Passer derrière la barrière… Déjà ça m’a fait bizarre d’être ici car c’est ma première grande compétition depuis des années ! Après, ce n’est pas moi qui suis sur la glace, c’est assez frustrant car je ne peux rien faire, mais une fois qu’on a compris ce point-là, c’est plus facile. Au final, on a fait de notre mieux, et le jour J, soit l’athlète est prêt, soit il ne l’est pas, en tout cas c’est à lui de jouer. En fait je suis finalement assez calme.

Mon patineur ici, il a réussi à me donner des émotions… alors qu’il ne passe tous les triples que depuis quelques mois, il m’a vraiment impressionné. C’est vraiment dommage au final car il termine 25eme du court et les 24 premiers sont qualifiés pour le libre, tout se joue à une place et à quelques points.
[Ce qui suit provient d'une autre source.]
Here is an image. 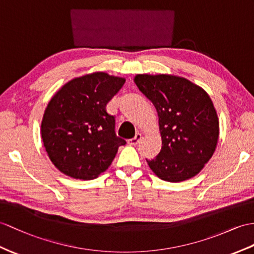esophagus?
<instances>
[{"instance_id":"1","label":"esophagus","mask_w":254,"mask_h":254,"mask_svg":"<svg viewBox=\"0 0 254 254\" xmlns=\"http://www.w3.org/2000/svg\"><path fill=\"white\" fill-rule=\"evenodd\" d=\"M141 138H142V134L138 132V133H135V135H134L132 139H129L127 142H128L129 145H135V144L139 143Z\"/></svg>"}]
</instances>
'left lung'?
Returning a JSON list of instances; mask_svg holds the SVG:
<instances>
[{
	"mask_svg": "<svg viewBox=\"0 0 254 254\" xmlns=\"http://www.w3.org/2000/svg\"><path fill=\"white\" fill-rule=\"evenodd\" d=\"M134 83L158 114L162 150L146 159L162 180L181 182L209 162L219 139V120L207 92L189 79L167 74H138Z\"/></svg>",
	"mask_w": 254,
	"mask_h": 254,
	"instance_id": "8db88e82",
	"label": "left lung"
}]
</instances>
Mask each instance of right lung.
Here are the masks:
<instances>
[{
	"instance_id": "add662e5",
	"label": "right lung",
	"mask_w": 254,
	"mask_h": 254,
	"mask_svg": "<svg viewBox=\"0 0 254 254\" xmlns=\"http://www.w3.org/2000/svg\"><path fill=\"white\" fill-rule=\"evenodd\" d=\"M125 78L96 72L61 87L43 116L41 134L52 163L63 174L91 180L112 164L126 141L115 133V117L107 104Z\"/></svg>"
}]
</instances>
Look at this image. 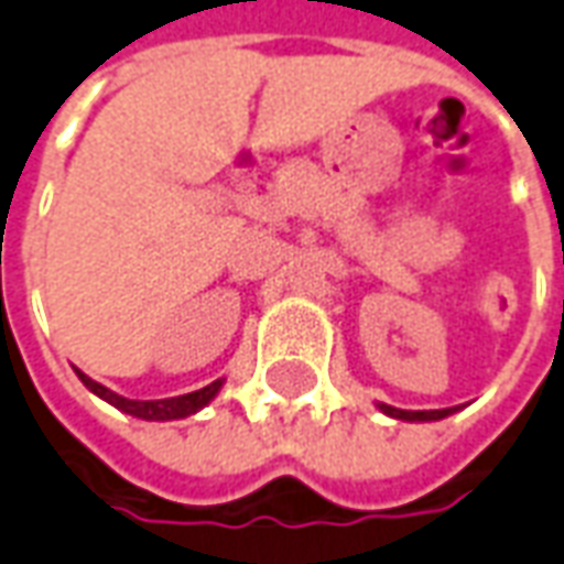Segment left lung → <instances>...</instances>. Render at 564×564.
<instances>
[{
  "label": "left lung",
  "mask_w": 564,
  "mask_h": 564,
  "mask_svg": "<svg viewBox=\"0 0 564 564\" xmlns=\"http://www.w3.org/2000/svg\"><path fill=\"white\" fill-rule=\"evenodd\" d=\"M379 411L386 416H394V420H408V423H432V420H444L457 408H444V411H398V408H389V404H377Z\"/></svg>",
  "instance_id": "8db88e82"
}]
</instances>
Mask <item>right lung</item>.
<instances>
[{"instance_id":"right-lung-1","label":"right lung","mask_w":564,"mask_h":564,"mask_svg":"<svg viewBox=\"0 0 564 564\" xmlns=\"http://www.w3.org/2000/svg\"><path fill=\"white\" fill-rule=\"evenodd\" d=\"M76 370V367H73ZM76 377L83 379V386L95 392L98 398H105L107 404H113L117 411L129 413V416H138V420H156V423H166V420H185L191 413L203 411L213 398L218 394L221 389V379L216 382H209L206 389L200 392H187V394H178V398H160V401H132V398H122V394L110 392L107 386L101 382H95L91 377H86L83 370H76Z\"/></svg>"}]
</instances>
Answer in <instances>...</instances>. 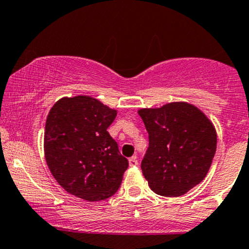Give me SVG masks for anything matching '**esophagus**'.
I'll return each instance as SVG.
<instances>
[{
	"instance_id": "esophagus-1",
	"label": "esophagus",
	"mask_w": 249,
	"mask_h": 249,
	"mask_svg": "<svg viewBox=\"0 0 249 249\" xmlns=\"http://www.w3.org/2000/svg\"><path fill=\"white\" fill-rule=\"evenodd\" d=\"M128 165H130V166H137V165H138L137 157H131V158L128 159Z\"/></svg>"
}]
</instances>
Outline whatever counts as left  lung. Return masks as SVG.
<instances>
[{
  "label": "left lung",
  "mask_w": 249,
  "mask_h": 249,
  "mask_svg": "<svg viewBox=\"0 0 249 249\" xmlns=\"http://www.w3.org/2000/svg\"><path fill=\"white\" fill-rule=\"evenodd\" d=\"M148 132L142 171L148 186L162 196H179L207 176L216 150V131L206 115L186 102L141 108Z\"/></svg>",
  "instance_id": "left-lung-1"
}]
</instances>
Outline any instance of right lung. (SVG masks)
<instances>
[{"instance_id": "add662e5", "label": "right lung", "mask_w": 249, "mask_h": 249, "mask_svg": "<svg viewBox=\"0 0 249 249\" xmlns=\"http://www.w3.org/2000/svg\"><path fill=\"white\" fill-rule=\"evenodd\" d=\"M117 110L90 96L63 97L45 122L44 156L68 193L88 201L113 196L128 166L107 132Z\"/></svg>"}]
</instances>
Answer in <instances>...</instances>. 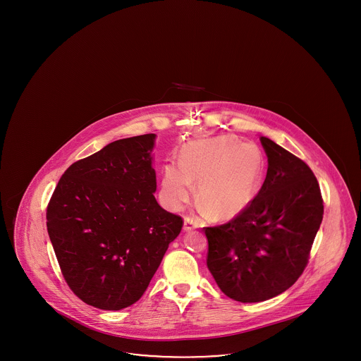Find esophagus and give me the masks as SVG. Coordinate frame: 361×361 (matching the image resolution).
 Listing matches in <instances>:
<instances>
[{"instance_id":"34e87169","label":"esophagus","mask_w":361,"mask_h":361,"mask_svg":"<svg viewBox=\"0 0 361 361\" xmlns=\"http://www.w3.org/2000/svg\"><path fill=\"white\" fill-rule=\"evenodd\" d=\"M199 226H200V224H199V221L196 218L185 216V219H184V230L185 231H190L193 228H197Z\"/></svg>"}]
</instances>
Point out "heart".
<instances>
[{"label":"heart","instance_id":"heart-1","mask_svg":"<svg viewBox=\"0 0 361 361\" xmlns=\"http://www.w3.org/2000/svg\"><path fill=\"white\" fill-rule=\"evenodd\" d=\"M262 172V154L256 145L231 135L190 143L183 149L181 166L165 165L161 199L171 209H181L199 183L197 199L218 219L237 216L253 200Z\"/></svg>","mask_w":361,"mask_h":361}]
</instances>
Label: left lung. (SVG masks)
<instances>
[{
  "label": "left lung",
  "instance_id": "left-lung-1",
  "mask_svg": "<svg viewBox=\"0 0 361 361\" xmlns=\"http://www.w3.org/2000/svg\"><path fill=\"white\" fill-rule=\"evenodd\" d=\"M268 171L256 197L230 222L204 227L207 267L228 298L255 303L288 290L303 274L324 218L309 165L261 137Z\"/></svg>",
  "mask_w": 361,
  "mask_h": 361
}]
</instances>
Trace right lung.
Instances as JSON below:
<instances>
[{"mask_svg":"<svg viewBox=\"0 0 361 361\" xmlns=\"http://www.w3.org/2000/svg\"><path fill=\"white\" fill-rule=\"evenodd\" d=\"M154 134L126 137L70 165L47 206V231L70 290L121 310L149 287L183 218L154 197Z\"/></svg>","mask_w":361,"mask_h":361,"instance_id":"1","label":"right lung"}]
</instances>
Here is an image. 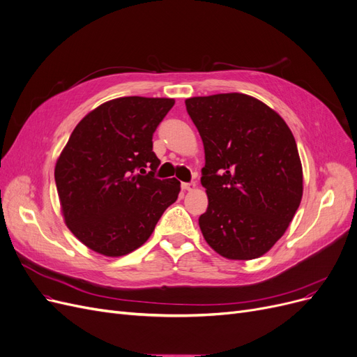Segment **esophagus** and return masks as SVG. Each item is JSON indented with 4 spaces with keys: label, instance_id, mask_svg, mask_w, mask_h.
Wrapping results in <instances>:
<instances>
[{
    "label": "esophagus",
    "instance_id": "obj_1",
    "mask_svg": "<svg viewBox=\"0 0 357 357\" xmlns=\"http://www.w3.org/2000/svg\"><path fill=\"white\" fill-rule=\"evenodd\" d=\"M181 187L183 191H194L197 188V183L195 182H182Z\"/></svg>",
    "mask_w": 357,
    "mask_h": 357
}]
</instances>
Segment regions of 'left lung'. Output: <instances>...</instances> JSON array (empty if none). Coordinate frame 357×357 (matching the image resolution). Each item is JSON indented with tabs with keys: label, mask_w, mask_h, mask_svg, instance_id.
<instances>
[{
	"label": "left lung",
	"mask_w": 357,
	"mask_h": 357,
	"mask_svg": "<svg viewBox=\"0 0 357 357\" xmlns=\"http://www.w3.org/2000/svg\"><path fill=\"white\" fill-rule=\"evenodd\" d=\"M206 153L201 185L208 207L198 223L227 259L268 252L289 227L303 194V172L284 119L243 93L185 100Z\"/></svg>",
	"instance_id": "obj_1"
}]
</instances>
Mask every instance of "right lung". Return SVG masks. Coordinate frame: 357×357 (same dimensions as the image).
<instances>
[{
  "label": "right lung",
  "mask_w": 357,
  "mask_h": 357,
  "mask_svg": "<svg viewBox=\"0 0 357 357\" xmlns=\"http://www.w3.org/2000/svg\"><path fill=\"white\" fill-rule=\"evenodd\" d=\"M174 105L169 98H118L89 112L71 132L55 183L67 227L91 251H135L176 201L181 182L154 178L160 160L151 142Z\"/></svg>",
  "instance_id": "right-lung-1"
}]
</instances>
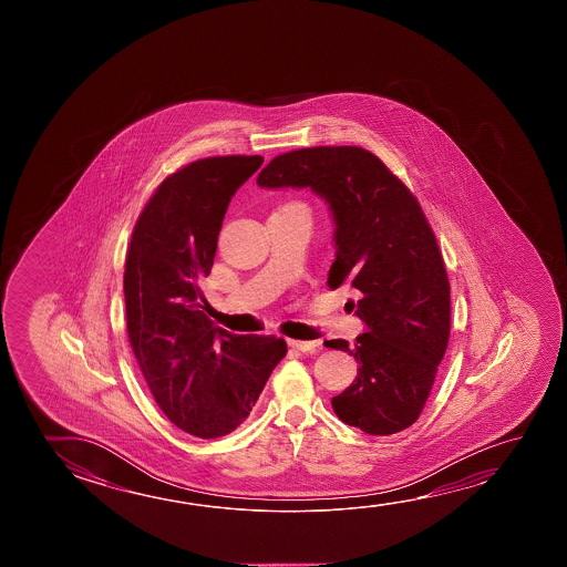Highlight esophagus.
<instances>
[{
	"label": "esophagus",
	"instance_id": "obj_1",
	"mask_svg": "<svg viewBox=\"0 0 567 567\" xmlns=\"http://www.w3.org/2000/svg\"><path fill=\"white\" fill-rule=\"evenodd\" d=\"M288 346L295 348V350H300V352H315L320 343L316 342V340H312V342H307V340H288Z\"/></svg>",
	"mask_w": 567,
	"mask_h": 567
}]
</instances>
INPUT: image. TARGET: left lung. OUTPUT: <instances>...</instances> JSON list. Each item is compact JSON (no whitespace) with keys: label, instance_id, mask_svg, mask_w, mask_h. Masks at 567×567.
I'll list each match as a JSON object with an SVG mask.
<instances>
[{"label":"left lung","instance_id":"obj_1","mask_svg":"<svg viewBox=\"0 0 567 567\" xmlns=\"http://www.w3.org/2000/svg\"><path fill=\"white\" fill-rule=\"evenodd\" d=\"M257 184L310 187L330 204L336 260L328 287H350L365 322L350 352L358 378L332 398L336 415L368 435L411 427L427 403L451 334L445 260L417 197L375 154L360 146H315L270 159Z\"/></svg>","mask_w":567,"mask_h":567}]
</instances>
Mais je n’avais pas d’attentes particulières pour le libre, je ne me projetai pas. Lui avait l’espoir d’y arriver, même si son entourage pensait que ce serait difficile. Enfin, il y est presque arrivé, il bat largement son meilleur score, il n’est pas du tout passé à côté, c’est très encourageant. Sa saison est vraiment bonne, il a passé 7 triples sauts dans le libre à Nice, il a obtenu le meilleur score qu’un patineur de son pays n’ait jamais eu, il progresse ! Et il reviendra l’année prochaine encore plus motivé, avec des objectifs réalisables, comme peut-être un top 15. Il faut dire que le niveau actuel, c’est carrément un autre monde par rapport à ce que j’ai connu ! Quand je patinais, faire triple Axel était déjà un exploit, comme aligner ensuite tous les triples sauts; maintenant il faut plusieurs quadruples et des combinaisons triple-triple partout.

De mon côté je continue à patiner de temps en temps, mais je ne suis plus tout jeune, il faut que je fasse attention, j’ai une famille, une petite fille, et accessoirement un crédit pour ma maison !

Honnêtement en être là à l’âge que j’ai, c’est vraiment bien. Je ne suis pas sûr que j’aurai tout ça si je m’étais posé en France. En tout cas, je suis un homme heureux.